━━━━━ Records shown ━━━━━
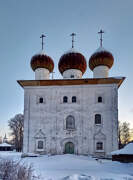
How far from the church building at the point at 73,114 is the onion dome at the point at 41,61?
2.75m

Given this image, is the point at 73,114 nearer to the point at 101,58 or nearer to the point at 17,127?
the point at 101,58

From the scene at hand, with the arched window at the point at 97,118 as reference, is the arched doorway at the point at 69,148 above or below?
below

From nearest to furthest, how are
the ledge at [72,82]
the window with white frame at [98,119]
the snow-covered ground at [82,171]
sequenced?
the snow-covered ground at [82,171], the window with white frame at [98,119], the ledge at [72,82]

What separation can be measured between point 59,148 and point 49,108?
429 centimetres

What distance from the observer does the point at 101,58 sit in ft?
77.0

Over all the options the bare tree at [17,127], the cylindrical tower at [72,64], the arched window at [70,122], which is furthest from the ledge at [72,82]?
the bare tree at [17,127]

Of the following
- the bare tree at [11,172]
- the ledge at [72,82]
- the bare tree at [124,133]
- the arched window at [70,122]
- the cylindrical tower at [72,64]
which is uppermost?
the cylindrical tower at [72,64]

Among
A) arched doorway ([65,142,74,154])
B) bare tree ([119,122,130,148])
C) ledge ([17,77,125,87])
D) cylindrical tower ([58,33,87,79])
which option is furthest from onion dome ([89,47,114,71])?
bare tree ([119,122,130,148])

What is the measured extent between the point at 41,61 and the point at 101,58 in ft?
23.2

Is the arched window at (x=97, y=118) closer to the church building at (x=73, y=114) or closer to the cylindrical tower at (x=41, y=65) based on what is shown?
the church building at (x=73, y=114)

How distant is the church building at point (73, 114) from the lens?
68.0ft

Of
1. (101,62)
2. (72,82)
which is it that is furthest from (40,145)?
(101,62)

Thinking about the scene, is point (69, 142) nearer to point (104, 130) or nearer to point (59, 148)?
point (59, 148)

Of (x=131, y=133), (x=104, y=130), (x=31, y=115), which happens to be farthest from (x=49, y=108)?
(x=131, y=133)
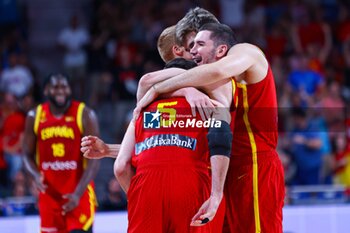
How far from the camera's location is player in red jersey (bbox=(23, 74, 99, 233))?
8180 mm

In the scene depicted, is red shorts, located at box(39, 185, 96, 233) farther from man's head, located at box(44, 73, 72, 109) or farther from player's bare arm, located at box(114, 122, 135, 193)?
player's bare arm, located at box(114, 122, 135, 193)

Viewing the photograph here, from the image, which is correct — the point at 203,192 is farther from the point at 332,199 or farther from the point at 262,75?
the point at 332,199

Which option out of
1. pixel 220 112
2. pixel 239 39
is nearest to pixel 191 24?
pixel 220 112

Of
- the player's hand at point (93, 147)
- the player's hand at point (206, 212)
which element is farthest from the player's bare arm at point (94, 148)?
the player's hand at point (206, 212)

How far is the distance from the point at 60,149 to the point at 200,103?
131 inches

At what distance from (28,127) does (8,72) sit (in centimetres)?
647

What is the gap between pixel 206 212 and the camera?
5.21 meters

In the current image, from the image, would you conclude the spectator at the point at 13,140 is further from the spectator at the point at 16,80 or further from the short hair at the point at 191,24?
the short hair at the point at 191,24

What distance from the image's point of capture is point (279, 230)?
5996mm

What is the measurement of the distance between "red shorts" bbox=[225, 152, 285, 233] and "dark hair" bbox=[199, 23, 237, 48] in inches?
35.1

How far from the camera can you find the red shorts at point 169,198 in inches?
208

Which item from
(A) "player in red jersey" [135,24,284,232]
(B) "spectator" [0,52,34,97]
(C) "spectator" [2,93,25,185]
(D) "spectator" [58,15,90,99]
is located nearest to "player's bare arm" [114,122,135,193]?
(A) "player in red jersey" [135,24,284,232]

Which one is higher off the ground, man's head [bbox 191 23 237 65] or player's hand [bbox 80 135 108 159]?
man's head [bbox 191 23 237 65]

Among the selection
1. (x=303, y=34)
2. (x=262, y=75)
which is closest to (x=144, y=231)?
(x=262, y=75)
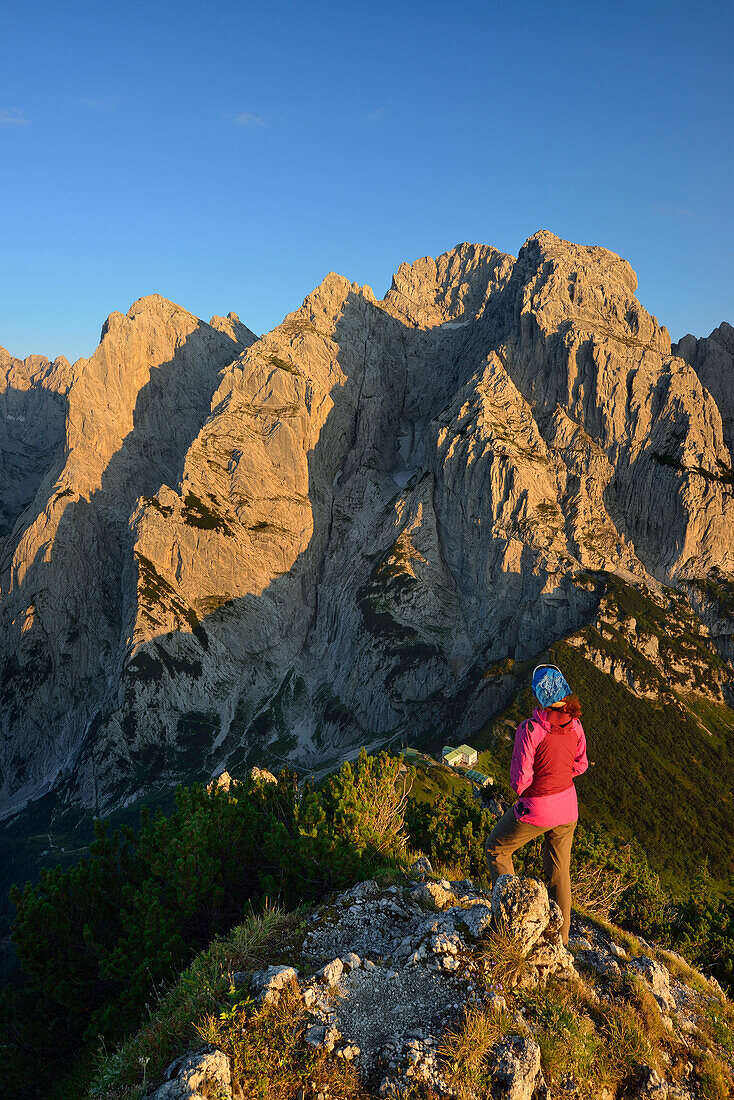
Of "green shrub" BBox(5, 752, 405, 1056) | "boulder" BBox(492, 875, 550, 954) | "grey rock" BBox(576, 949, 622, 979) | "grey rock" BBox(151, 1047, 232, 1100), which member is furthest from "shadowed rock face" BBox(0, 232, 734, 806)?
"grey rock" BBox(151, 1047, 232, 1100)

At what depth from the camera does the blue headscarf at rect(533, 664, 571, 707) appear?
991 cm

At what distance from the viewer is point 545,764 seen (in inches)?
392

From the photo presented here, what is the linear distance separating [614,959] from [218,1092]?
Result: 785 centimetres

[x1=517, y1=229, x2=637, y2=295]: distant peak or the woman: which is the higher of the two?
[x1=517, y1=229, x2=637, y2=295]: distant peak

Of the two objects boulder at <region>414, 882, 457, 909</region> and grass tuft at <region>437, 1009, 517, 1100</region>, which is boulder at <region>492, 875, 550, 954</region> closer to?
grass tuft at <region>437, 1009, 517, 1100</region>

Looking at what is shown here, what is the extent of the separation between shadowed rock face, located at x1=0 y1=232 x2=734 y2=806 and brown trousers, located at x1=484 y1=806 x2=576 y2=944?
326 feet

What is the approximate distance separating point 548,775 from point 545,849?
2009mm

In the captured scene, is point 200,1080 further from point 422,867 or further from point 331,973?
point 422,867

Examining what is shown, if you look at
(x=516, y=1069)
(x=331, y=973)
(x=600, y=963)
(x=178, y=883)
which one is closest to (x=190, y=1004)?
(x=331, y=973)

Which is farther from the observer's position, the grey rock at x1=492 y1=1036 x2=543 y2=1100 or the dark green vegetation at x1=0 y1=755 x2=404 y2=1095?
the dark green vegetation at x1=0 y1=755 x2=404 y2=1095

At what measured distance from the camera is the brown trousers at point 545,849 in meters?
10.4

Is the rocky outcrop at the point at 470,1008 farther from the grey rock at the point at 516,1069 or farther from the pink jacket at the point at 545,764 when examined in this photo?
the pink jacket at the point at 545,764

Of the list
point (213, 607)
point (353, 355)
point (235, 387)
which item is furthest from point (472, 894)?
point (353, 355)

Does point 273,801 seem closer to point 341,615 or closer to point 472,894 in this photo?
point 472,894
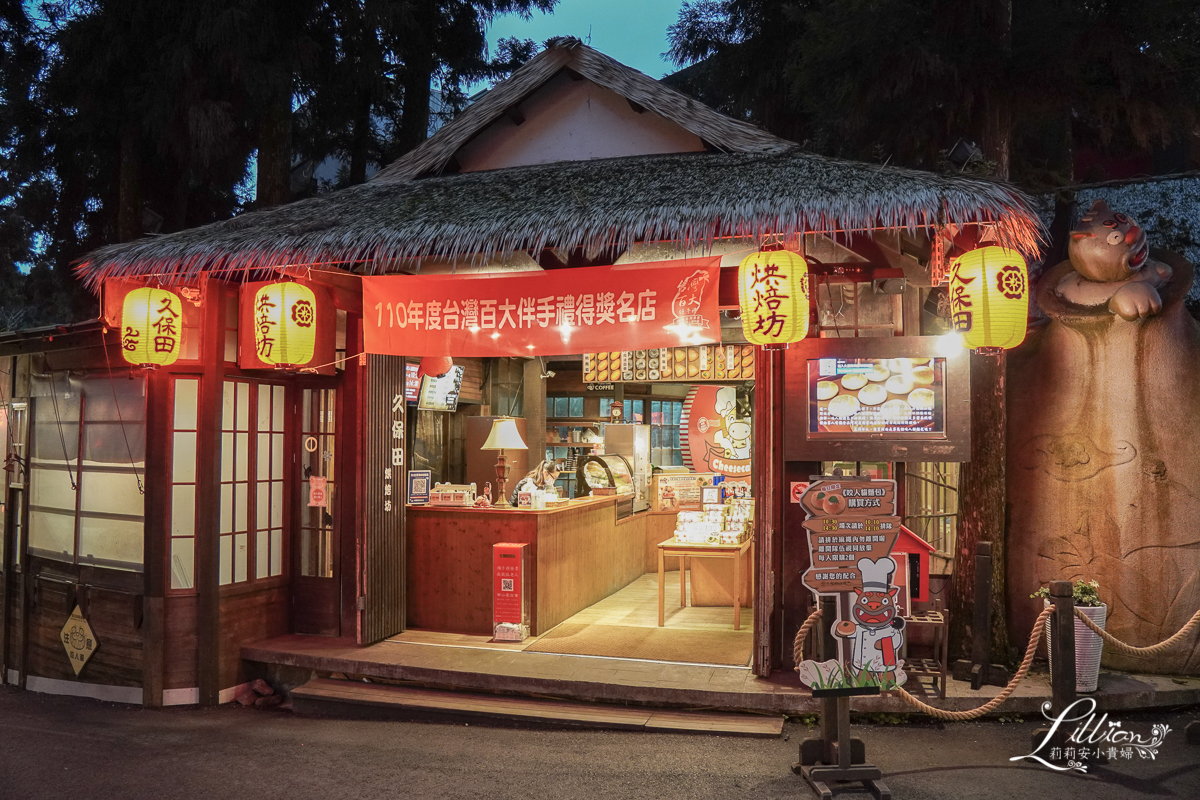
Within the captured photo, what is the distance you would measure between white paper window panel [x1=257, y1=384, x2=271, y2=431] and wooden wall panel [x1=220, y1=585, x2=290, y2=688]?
154 centimetres

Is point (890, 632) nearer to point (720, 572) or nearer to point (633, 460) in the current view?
point (720, 572)

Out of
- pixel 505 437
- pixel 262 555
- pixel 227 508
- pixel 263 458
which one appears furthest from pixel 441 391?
pixel 227 508

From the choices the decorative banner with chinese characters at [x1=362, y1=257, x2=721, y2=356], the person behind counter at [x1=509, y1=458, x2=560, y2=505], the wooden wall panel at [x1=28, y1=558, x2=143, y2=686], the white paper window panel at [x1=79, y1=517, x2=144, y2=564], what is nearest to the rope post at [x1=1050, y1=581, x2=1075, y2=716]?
the decorative banner with chinese characters at [x1=362, y1=257, x2=721, y2=356]

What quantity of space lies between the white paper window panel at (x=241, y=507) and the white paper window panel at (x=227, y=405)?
1.81ft

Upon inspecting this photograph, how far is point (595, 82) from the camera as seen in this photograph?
819 cm

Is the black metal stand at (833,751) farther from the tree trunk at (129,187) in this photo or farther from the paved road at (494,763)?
the tree trunk at (129,187)

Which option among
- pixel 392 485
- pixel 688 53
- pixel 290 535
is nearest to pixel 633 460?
pixel 392 485

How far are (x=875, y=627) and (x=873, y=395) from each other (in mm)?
1974

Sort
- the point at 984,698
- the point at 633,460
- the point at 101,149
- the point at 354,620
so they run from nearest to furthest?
the point at 984,698
the point at 354,620
the point at 633,460
the point at 101,149

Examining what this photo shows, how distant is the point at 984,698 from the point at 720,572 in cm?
372

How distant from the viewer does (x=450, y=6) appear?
1620 cm

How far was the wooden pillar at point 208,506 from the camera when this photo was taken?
7191 millimetres

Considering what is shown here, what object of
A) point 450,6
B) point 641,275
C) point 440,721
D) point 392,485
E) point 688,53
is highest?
point 450,6

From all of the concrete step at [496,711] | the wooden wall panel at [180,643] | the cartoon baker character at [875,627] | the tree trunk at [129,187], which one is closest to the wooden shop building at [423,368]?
the wooden wall panel at [180,643]
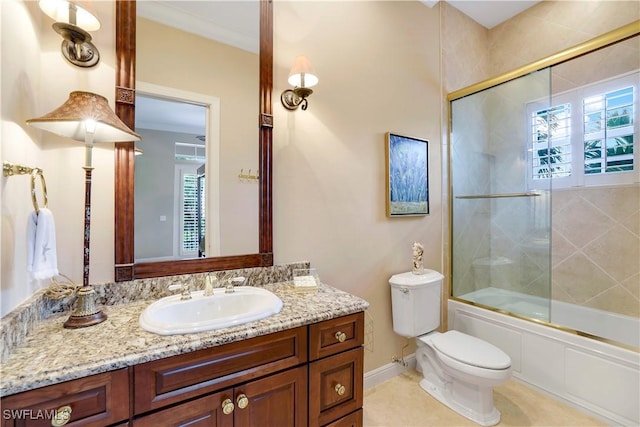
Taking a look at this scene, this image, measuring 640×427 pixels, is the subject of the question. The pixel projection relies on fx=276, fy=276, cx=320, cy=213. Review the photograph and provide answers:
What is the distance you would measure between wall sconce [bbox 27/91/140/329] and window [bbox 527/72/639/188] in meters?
2.92

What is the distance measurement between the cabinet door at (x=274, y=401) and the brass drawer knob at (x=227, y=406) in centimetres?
2

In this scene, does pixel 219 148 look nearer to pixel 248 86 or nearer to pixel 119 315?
pixel 248 86

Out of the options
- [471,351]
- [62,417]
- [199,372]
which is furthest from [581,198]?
[62,417]

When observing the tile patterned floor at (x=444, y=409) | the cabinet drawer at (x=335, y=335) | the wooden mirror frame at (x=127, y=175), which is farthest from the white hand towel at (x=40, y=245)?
the tile patterned floor at (x=444, y=409)

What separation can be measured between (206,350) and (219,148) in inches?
39.3

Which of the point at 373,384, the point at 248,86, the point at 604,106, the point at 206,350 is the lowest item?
the point at 373,384

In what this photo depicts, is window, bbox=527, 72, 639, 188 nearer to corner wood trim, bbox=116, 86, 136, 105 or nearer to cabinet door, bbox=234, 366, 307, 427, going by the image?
cabinet door, bbox=234, 366, 307, 427

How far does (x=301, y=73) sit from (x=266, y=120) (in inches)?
12.7

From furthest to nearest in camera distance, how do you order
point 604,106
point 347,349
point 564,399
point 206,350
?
point 604,106
point 564,399
point 347,349
point 206,350

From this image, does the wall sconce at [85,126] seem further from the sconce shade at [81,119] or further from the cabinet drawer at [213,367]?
the cabinet drawer at [213,367]

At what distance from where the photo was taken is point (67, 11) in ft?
3.61

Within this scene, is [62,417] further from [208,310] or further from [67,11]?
[67,11]

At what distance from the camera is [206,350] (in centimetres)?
91

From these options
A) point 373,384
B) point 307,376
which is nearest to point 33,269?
point 307,376
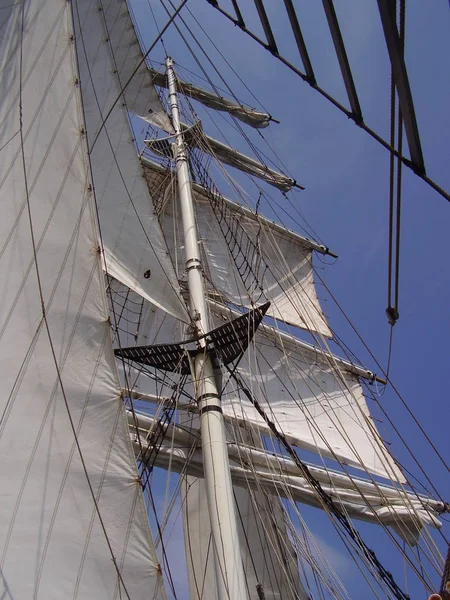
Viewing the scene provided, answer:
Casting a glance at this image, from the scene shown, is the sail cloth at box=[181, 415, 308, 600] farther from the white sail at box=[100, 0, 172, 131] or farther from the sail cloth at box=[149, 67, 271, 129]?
the sail cloth at box=[149, 67, 271, 129]

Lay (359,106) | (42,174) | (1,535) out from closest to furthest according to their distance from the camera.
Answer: (359,106) < (1,535) < (42,174)

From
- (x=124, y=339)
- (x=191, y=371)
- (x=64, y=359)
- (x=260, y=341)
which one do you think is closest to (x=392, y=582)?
(x=191, y=371)

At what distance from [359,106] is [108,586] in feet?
8.93

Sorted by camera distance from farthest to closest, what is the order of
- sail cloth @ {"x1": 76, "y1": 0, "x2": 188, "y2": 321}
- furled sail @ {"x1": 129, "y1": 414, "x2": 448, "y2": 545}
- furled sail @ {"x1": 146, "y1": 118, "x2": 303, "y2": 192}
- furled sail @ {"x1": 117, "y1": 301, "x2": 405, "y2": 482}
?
furled sail @ {"x1": 146, "y1": 118, "x2": 303, "y2": 192} → furled sail @ {"x1": 117, "y1": 301, "x2": 405, "y2": 482} → furled sail @ {"x1": 129, "y1": 414, "x2": 448, "y2": 545} → sail cloth @ {"x1": 76, "y1": 0, "x2": 188, "y2": 321}

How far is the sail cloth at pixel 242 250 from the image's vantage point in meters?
12.7

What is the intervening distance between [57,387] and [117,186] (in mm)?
3258

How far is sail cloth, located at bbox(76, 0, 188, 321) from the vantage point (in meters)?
5.61

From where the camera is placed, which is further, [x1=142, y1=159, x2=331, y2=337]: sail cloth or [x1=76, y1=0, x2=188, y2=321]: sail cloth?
[x1=142, y1=159, x2=331, y2=337]: sail cloth

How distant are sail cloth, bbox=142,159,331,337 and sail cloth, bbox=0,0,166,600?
6.72 metres

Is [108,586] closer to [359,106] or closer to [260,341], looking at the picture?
[359,106]

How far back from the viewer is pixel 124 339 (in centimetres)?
1025

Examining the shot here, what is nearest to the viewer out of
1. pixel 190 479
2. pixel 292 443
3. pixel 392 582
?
pixel 392 582

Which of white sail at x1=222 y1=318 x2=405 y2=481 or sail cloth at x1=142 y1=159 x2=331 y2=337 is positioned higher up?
sail cloth at x1=142 y1=159 x2=331 y2=337

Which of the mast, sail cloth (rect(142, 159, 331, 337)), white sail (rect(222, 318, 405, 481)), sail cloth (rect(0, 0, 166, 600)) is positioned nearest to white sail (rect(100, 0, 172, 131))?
sail cloth (rect(142, 159, 331, 337))
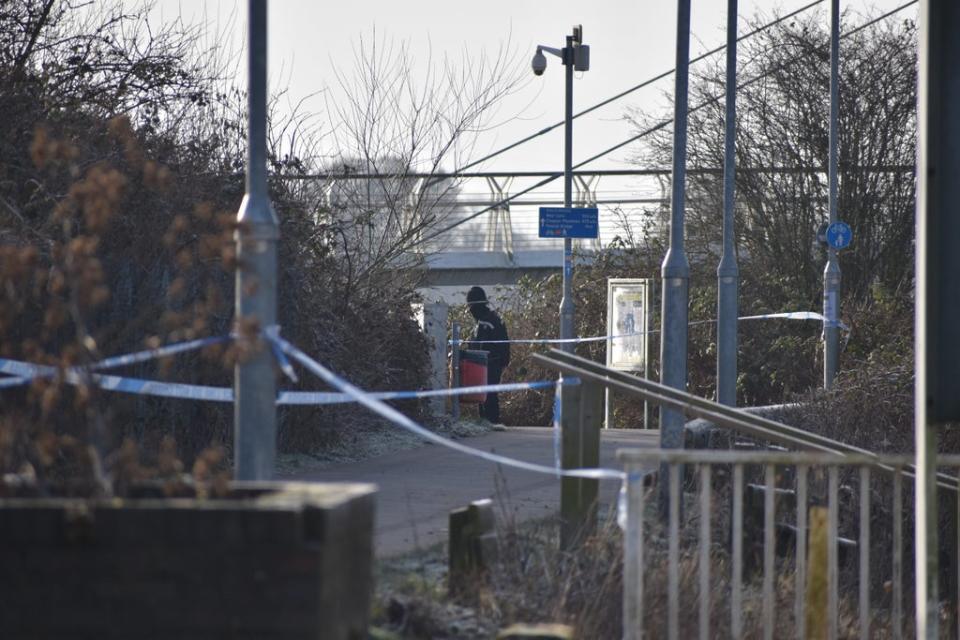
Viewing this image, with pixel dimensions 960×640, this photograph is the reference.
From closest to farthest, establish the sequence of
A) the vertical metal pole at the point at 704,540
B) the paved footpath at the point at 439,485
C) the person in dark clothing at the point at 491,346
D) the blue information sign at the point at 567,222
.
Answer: the vertical metal pole at the point at 704,540
the paved footpath at the point at 439,485
the person in dark clothing at the point at 491,346
the blue information sign at the point at 567,222

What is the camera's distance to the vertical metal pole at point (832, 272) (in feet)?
62.4

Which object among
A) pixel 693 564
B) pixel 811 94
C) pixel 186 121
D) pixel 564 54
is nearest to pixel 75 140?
pixel 186 121

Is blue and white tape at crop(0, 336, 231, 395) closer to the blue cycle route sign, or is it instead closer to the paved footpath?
the paved footpath

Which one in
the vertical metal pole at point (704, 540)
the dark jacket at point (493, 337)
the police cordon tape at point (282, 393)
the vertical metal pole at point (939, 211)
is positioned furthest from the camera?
the dark jacket at point (493, 337)

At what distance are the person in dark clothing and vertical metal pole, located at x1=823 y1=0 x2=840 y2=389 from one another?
431cm

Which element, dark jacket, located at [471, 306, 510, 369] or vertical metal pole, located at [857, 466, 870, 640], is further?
dark jacket, located at [471, 306, 510, 369]

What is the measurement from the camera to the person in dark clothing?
1903 centimetres

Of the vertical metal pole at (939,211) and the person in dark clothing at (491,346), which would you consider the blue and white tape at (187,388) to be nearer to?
the vertical metal pole at (939,211)

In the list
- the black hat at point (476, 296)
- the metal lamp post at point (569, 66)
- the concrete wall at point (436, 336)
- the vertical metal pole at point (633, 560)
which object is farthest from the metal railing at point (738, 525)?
the metal lamp post at point (569, 66)

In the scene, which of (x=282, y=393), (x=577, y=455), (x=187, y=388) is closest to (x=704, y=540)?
(x=577, y=455)

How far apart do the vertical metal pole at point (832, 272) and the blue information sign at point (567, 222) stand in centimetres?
333

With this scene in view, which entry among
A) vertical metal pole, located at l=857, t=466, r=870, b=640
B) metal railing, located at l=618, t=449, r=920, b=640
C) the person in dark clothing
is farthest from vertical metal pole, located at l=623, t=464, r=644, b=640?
the person in dark clothing

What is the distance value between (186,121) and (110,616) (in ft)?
26.0


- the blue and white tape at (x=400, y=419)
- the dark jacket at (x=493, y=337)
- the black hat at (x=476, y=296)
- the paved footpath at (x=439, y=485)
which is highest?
the black hat at (x=476, y=296)
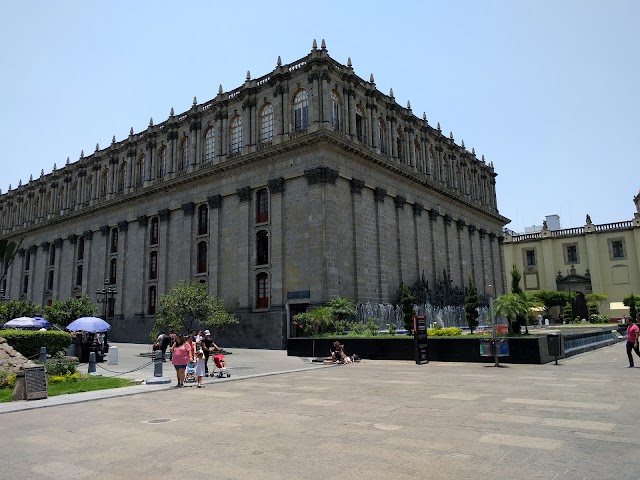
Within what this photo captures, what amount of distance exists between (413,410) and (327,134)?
85.8 ft

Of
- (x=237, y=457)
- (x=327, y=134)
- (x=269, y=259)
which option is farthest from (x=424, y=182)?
(x=237, y=457)

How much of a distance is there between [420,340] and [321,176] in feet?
50.4

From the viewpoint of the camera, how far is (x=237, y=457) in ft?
24.5

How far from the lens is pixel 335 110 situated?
3756 centimetres

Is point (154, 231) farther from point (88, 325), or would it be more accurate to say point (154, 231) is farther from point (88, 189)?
point (88, 325)

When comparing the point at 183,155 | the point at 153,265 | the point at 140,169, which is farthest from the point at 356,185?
the point at 140,169

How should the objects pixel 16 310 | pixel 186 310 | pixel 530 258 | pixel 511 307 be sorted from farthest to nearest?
pixel 530 258 → pixel 16 310 → pixel 186 310 → pixel 511 307

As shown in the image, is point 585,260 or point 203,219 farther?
point 585,260

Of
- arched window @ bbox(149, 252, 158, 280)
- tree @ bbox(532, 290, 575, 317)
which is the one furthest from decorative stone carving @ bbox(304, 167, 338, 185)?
tree @ bbox(532, 290, 575, 317)

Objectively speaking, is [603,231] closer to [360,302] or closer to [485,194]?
[485,194]

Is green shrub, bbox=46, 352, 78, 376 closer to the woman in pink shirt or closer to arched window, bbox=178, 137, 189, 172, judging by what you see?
the woman in pink shirt

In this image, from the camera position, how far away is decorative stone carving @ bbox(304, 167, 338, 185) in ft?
114

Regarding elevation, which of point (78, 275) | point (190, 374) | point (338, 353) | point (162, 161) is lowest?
point (190, 374)

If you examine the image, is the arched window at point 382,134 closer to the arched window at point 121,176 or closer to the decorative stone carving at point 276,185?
the decorative stone carving at point 276,185
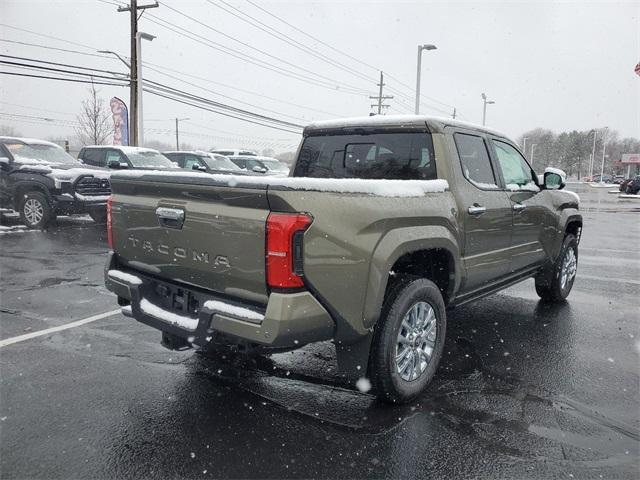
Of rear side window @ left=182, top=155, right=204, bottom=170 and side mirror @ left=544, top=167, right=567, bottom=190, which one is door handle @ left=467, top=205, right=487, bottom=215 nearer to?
side mirror @ left=544, top=167, right=567, bottom=190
━━━━━
### Exercise instructions
Retype, word for word, only the lines from the line with "Objectively speaking, is" to the final line of the listing above; the pictures do not belong in the copy.

### Task output
Objectively speaking, is [603,231] closer to [360,302] or closer to [485,194]?
[485,194]

Is green shrub, bbox=46, 352, 78, 376 closer to the woman in pink shirt or closer to arched window, bbox=178, 137, 189, 172, judging by what you see?
the woman in pink shirt

In this image, from the camera position, how far away is decorative stone carving @ bbox(304, 167, 338, 185) in ft?
114

Regarding elevation, which of point (78, 275) | point (190, 374) | point (338, 353) | point (162, 161) is lowest?
point (190, 374)

If you examine the image, is the arched window at point 382,134 closer to the arched window at point 121,176 or closer to the decorative stone carving at point 276,185?
the decorative stone carving at point 276,185
Of rear side window @ left=182, top=155, right=204, bottom=170 and side mirror @ left=544, top=167, right=567, bottom=190, which one is door handle @ left=467, top=205, right=487, bottom=215 nearer to?
side mirror @ left=544, top=167, right=567, bottom=190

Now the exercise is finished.